§ **本文**:
════
コーヒーの木で自家製コーヒーに挑戦!基本の育て方やお手入れ方法

「コーヒーの木」という観葉植物をご存じでしょうか。

名前のとおりにコーヒー豆ができる品種で、比較的育てやすいと言われる初心者向けの観葉植物です。葉にはつやがあって、インテリアグリーンとしてもかなり観賞価値の高い品種です。

今回は、そんなコーヒーの木の基本的な育て方からお手入れ方法、品種などについてご紹介します。

 

コーヒーの木の基本情報

まずはコーヒーの木の基本情報を見ていきましょう。

科・属 アカネ科・コーヒーノキ属
和名 コーヒーの木、アラビカコーヒーの木
英名 Arabian Coffee
学名 Coffea arabica
原産地 エチオピア、熱帯アフリカ、マダガスカル周辺

コーヒーの木の特徴

コーヒーの木はエチオピアを原産地としており、熱帯アフリカ、マダガスカル周辺などにも自生する植物です。

コーヒーの木の自生環境に適しているのは北緯25度から南緯25度までの地域だとされており、この一帯は「コーヒーベルト」と呼ばれています。

自生環境では8メートルにも生長しますが、生産地では人が収穫や手入れがしやすいように剪定され、樹高3メートルほどで管理されているようです。 

常緑のコーヒーの木は、つやつやとした葉を一年中茂らせてくれるので、インテリアグリーンとしても大変人気があり、観葉植物の中でも定番と呼べる品種となっています。
════
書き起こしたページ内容
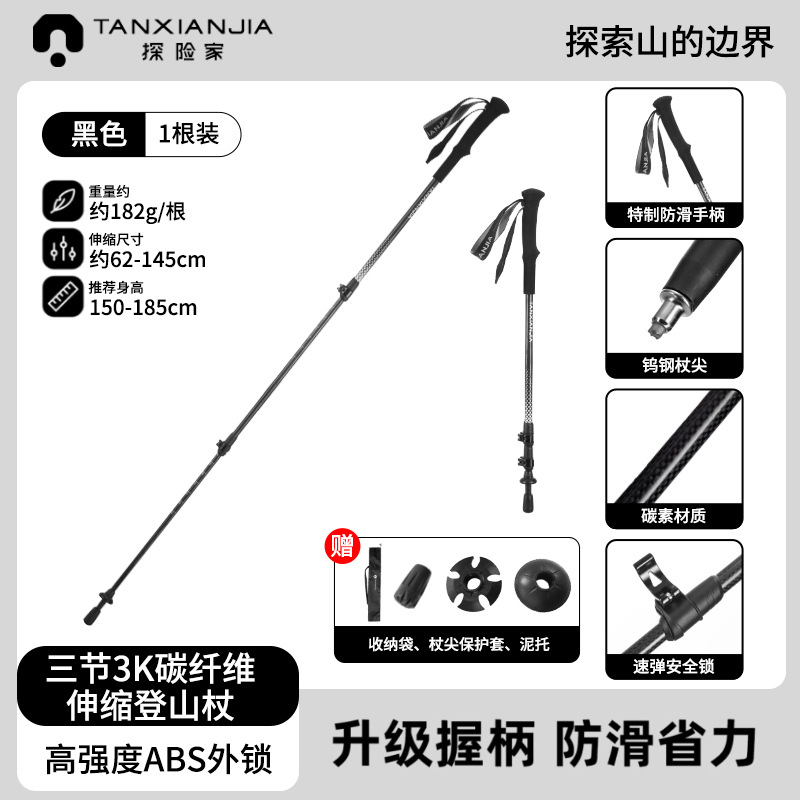 TANXIANJIA
探险家

探索山的边界

黑色 1根装

重量约
约182g/根

伸缩尺寸
约62-145cm

推荐身高
150-185cm

特制防滑手柄

钨钢杖尖

碳素材质

速弹安全锁

赠

收纳袋、杖尖保护套、泥托

三节3K碳纤维
伸缩登山杖

高强度ABS外锁

升级握柄 防滑省力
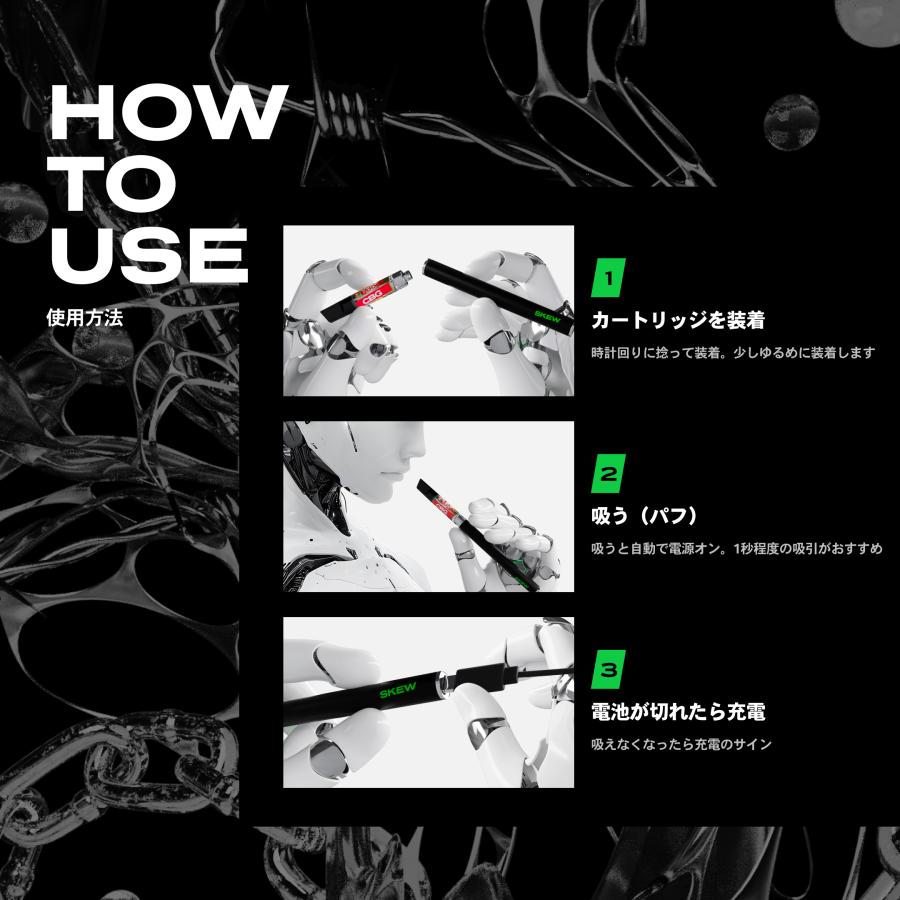 HOW TO USE

使用方法

CBG

SKEW

1

カートリッジを装着

時計回りに捻って装着。少しゆるめに装着します

2

吸う（パフ）

吸うと自動で電源オン。1秒程度の吸引がおすすめ

SKEW

3

電池が切れたら充電

吸えなくなったら充電のサイン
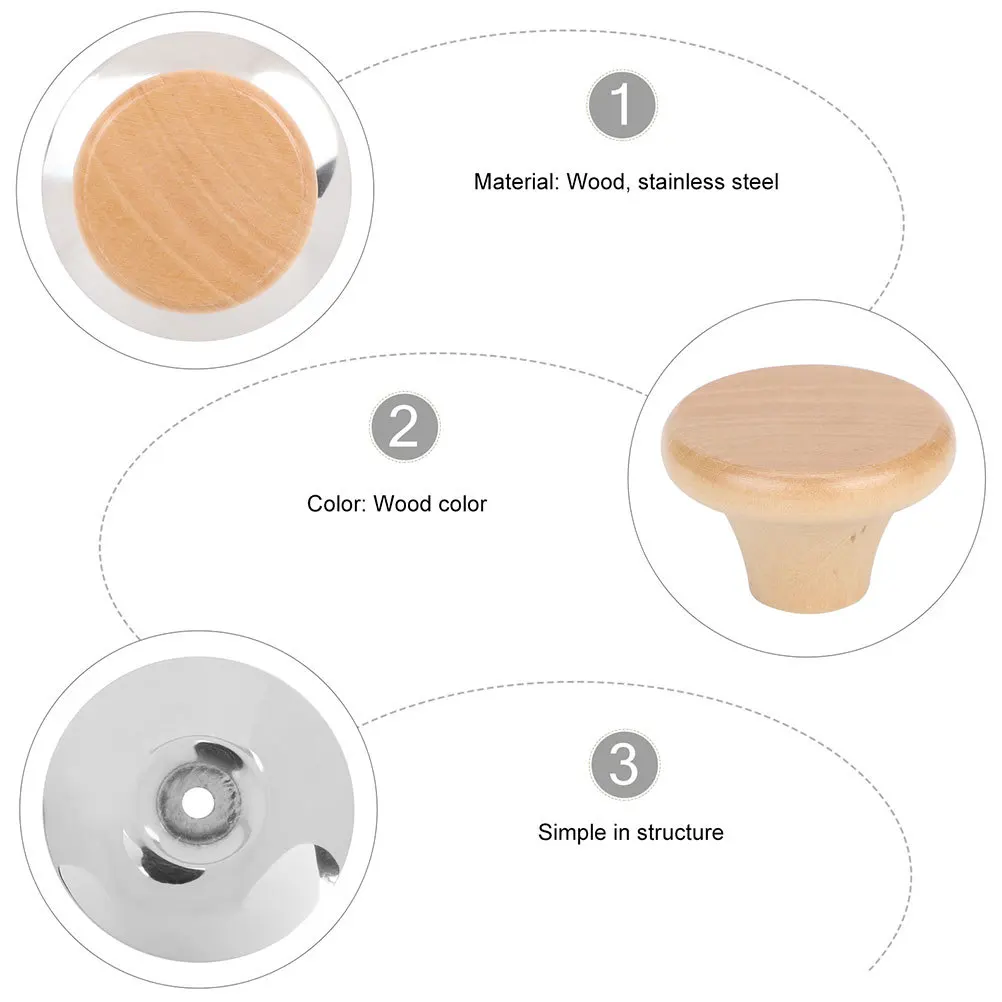 1

Material: Wood, stainless steel

2

Color: Wood color

3

Simple in structure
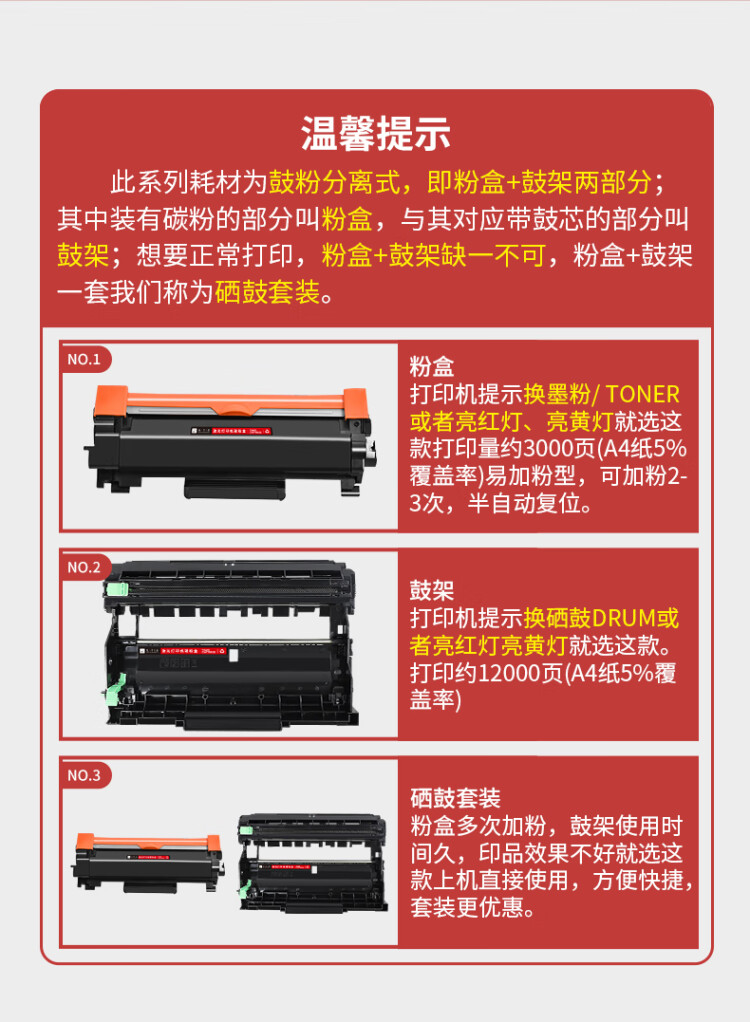 温馨提示

此系列耗材为鼓粉分离式，即粉盒+鼓架两部分；其中装有碳粉的部分叫粉盒，与其对应带鼓芯的部分叫鼓架；想要正常打印，粉盒+鼓架缺一不可，粉盒+鼓架一套我们称为硒鼓套装。

NO.1

粉盒
打印机提示换墨粉/ TONER或者亮红灯、亮黄灯就选这款打印量约3000页(A4纸5%覆盖率)易加粉型，可加粉2-3次，半自动复位。

NO.2

鼓架
打印机提示换硒鼓DRUM或者亮红灯亮黄灯就选这款。打印约12000页(A4纸5%覆盖率)

NO.3

硒鼓套装
粉盒多次加粉，鼓架使用时间久，印品效果不好就选这款上机直接使用，方便快捷，套装更优惠。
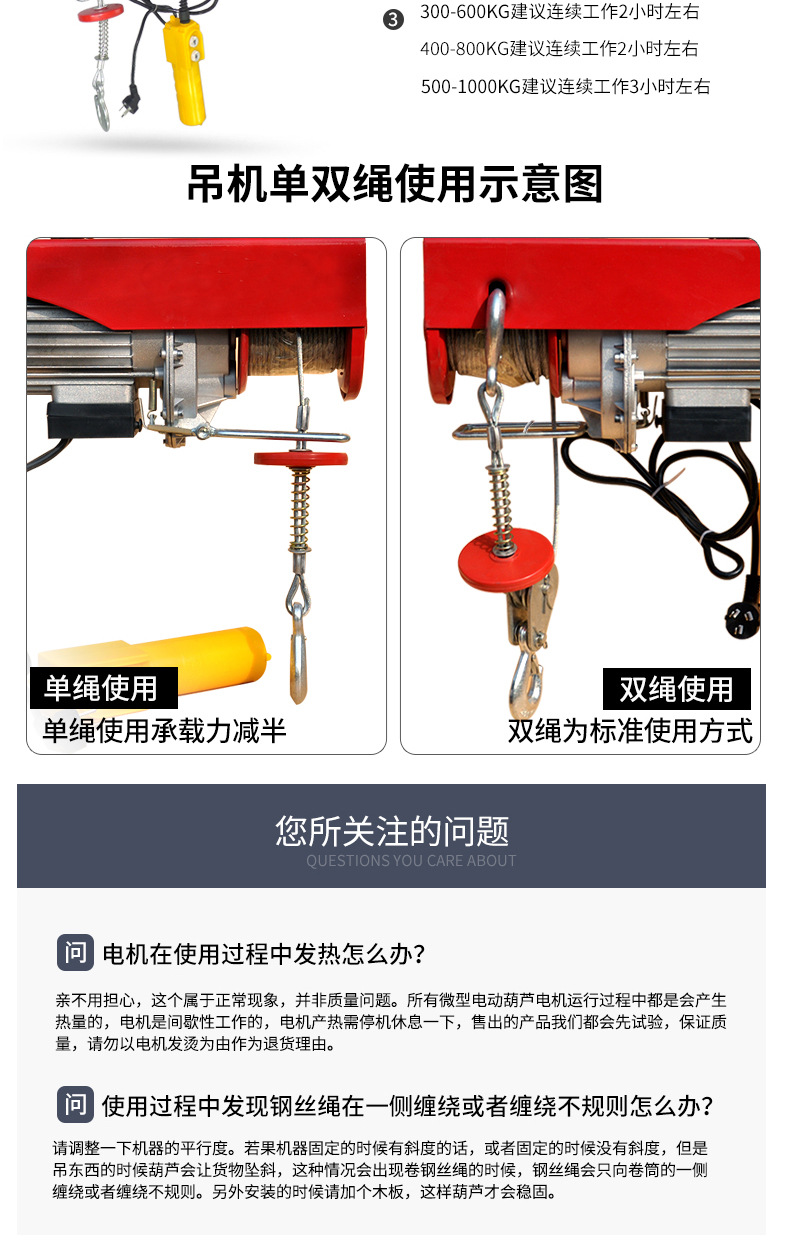 ❸ 300-600KG建议连续工作2小时左右

400-800KG建议连续工作2小时左右

500-1000KG建议连续工作3小时左右

吊机单双绳使用示意图

单绳使用

单绳使用承载力减半

双绳使用

双绳为标准使用方式

您所关注的问题

QUESTIONS YOU CARE ABOUT

问 电机在使用过程中发热怎么办?

亲不用担心，这个属于正常现象，并非质量问题。所有微型电动葫芦电机运行过程中都是会产生热量的，电机是间歇性工作的，电机产热需停机休息一下，售出的产品我们都会先试验，保证质量，请勿以电机发烫为由作为退货理由。

问 使用过程中发现钢丝绳在一侧缠绕或者缠绕不规则怎么办?

请调整一下机器的平行度。若果机器固定的时候有斜度的话，或者固定的时候没有斜度，但是吊东西的时候葫芦会让货物坠斜，这种情况会出现卷钢丝绳的时候，钢丝绳会只向卷筒的一侧缠绕或者缠绕不规则。另外安装的时候请加个木板，这样葫芦才会稳固。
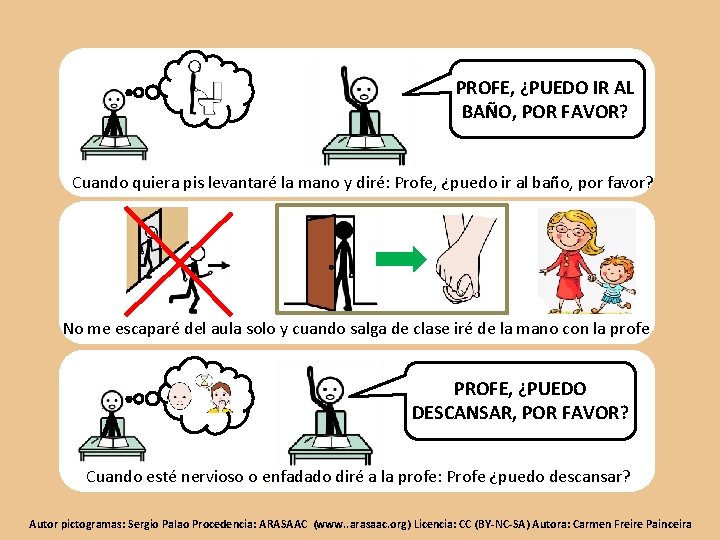 PROFE, ¿PUEDO IR AL BAÑO, POR FAVOR?

Cuando quiera pis levantaré la mano y diré: Profe, ¿puedo ir al baño, por favor?

No me escaparé del aula solo y cuando salga de clase iré de la mano con la profe

PROFE, ¿PUEDO DESCANSAR, POR FAVOR?

Cuando esté nervioso o enfadado diré a la profe: Profe ¿puedo descansar?

Autor pictogramas: Sergio Palao Procedencia: ARASAAC (www..arasaac.org) Licencia: CC (BY-NC-SA) Autora: Carmen Freire Painceira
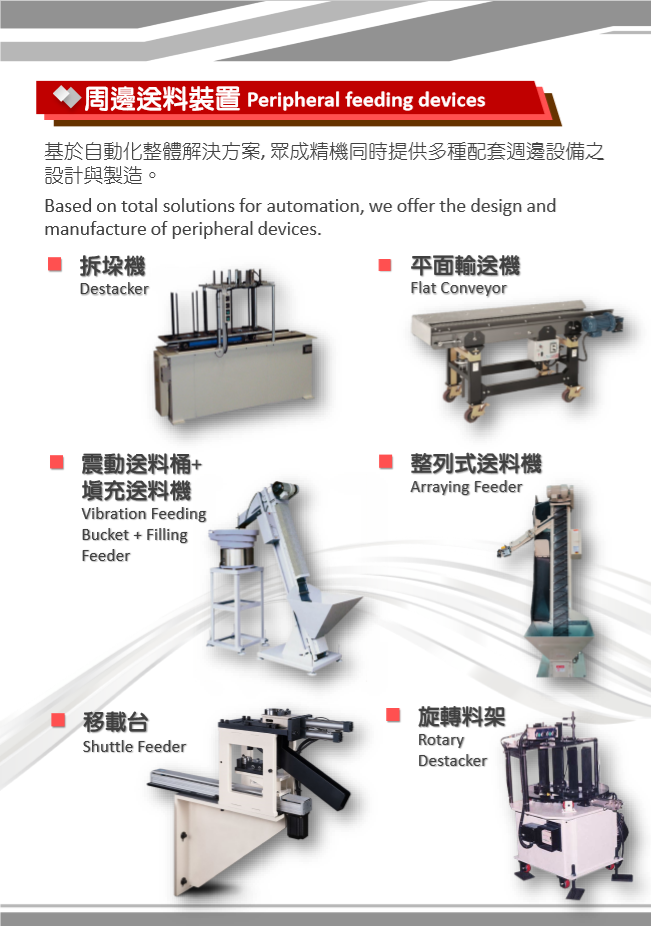 周邊送料裝置 Peripheral feeding devices

基於自動化整體解決方案, 眾成精機同時提供多種配套週邊設備之設計與製造。

Based on total solutions for automation, we offer the design and manufacture of peripheral devices.

拆垛機
Destacker

平面輸送機
Flat Conveyor

震動送料桶+填充送料機
Vibration Feeding Bucket + Filling Feeder

整列式送料機
Arraying Feeder

移載台
Shuttle Feeder

旋轉料架
Rotary Destacker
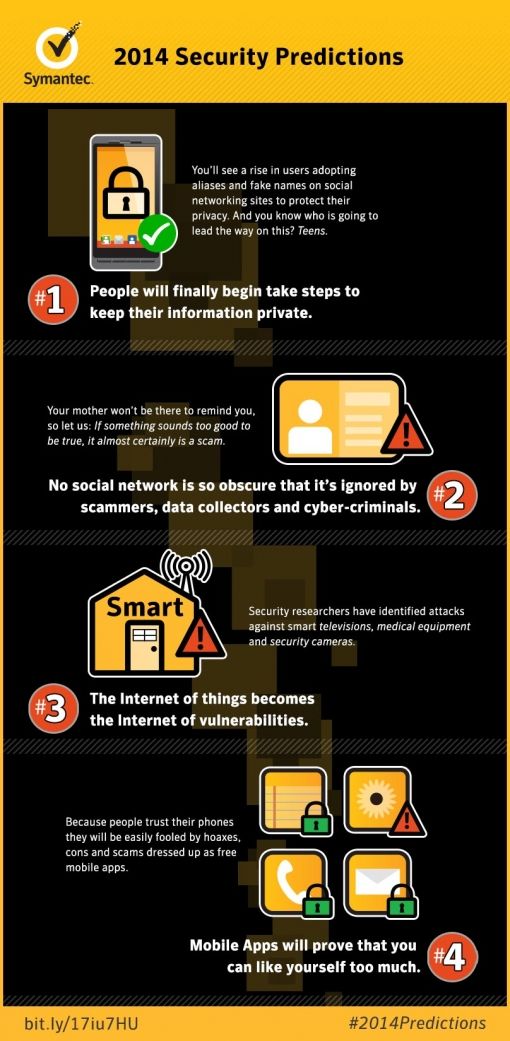 Symantec.

2014 Security Predictions

You'll see a rise in users adopting aliases and fake names on social networking sites to protect their privacy. And you know who is going to lead the way on this? Teens.

#1 People will finally begin take steps to keep their information private.

Your mother won't be there to remind you, so let us: If something sounds too good to be true, it almost certainly is a scam.

No social network is so obscure that it's ignored by scammers, data collectors and cyber-criminals. #2

Smart

Security researchers have identified attacks against smart televisions, medical equipment and security cameras.

#3 The Internet of things becomes the Internet of vulnerabilities.

Because people trust their phones they will be easily fooled by hoaxes, cons and scams dressed up as free mobile apps.

Mobile Apps will prove that you can like yourself too much. #4

bit.ly/17iu7HU

#2014Predictions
════
§ **作業項目 1**:
本文について、次の問いに答えてください。
(a) コーヒーの木の学名は何ですか。
(b) 「コーヒーベルト」と呼ばれるのは、どの範囲の地域ですか。
(c) 生産地では、コーヒーの木は樹高何メートルほどで管理されていますか。
§ **作業項目 2**: 本文のうち、「コーヒーの木で自家製コーヒーに挑戦!基本の育て方やお手入れ方法」から「種などについてご紹介します。」までの部分を、両端も含めてそのまま書き出してください。
§ **作業項目 3**: 本文の「コーヒーの木の基本情報」に並ぶ項目名を、すべて挙げてください。
本文だけをもとに答えてください。

§ **回答 1**:
(a) Coffea arabica
(b) 北緯25度から南緯25度までの地域
(c) 3メートルほど

§ **回答 2**:
コーヒーの木で自家製コーヒーに挑戦!基本の育て方やお手入れ方法

「コーヒーの木」という観葉植物をご存じでしょうか。

名前のとおりにコーヒー豆ができる品種で、比較的育てやすいと言われる初心者向けの観葉植物です。葉にはつやがあって、インテリアグリーンとしてもかなり観賞価値の高い品種です。

今回は、そんなコーヒーの木の基本的な育て方からお手入れ方法、品種などについてご紹介します。

§ **回答 3**: 科・属、和名、英名、学名、原産地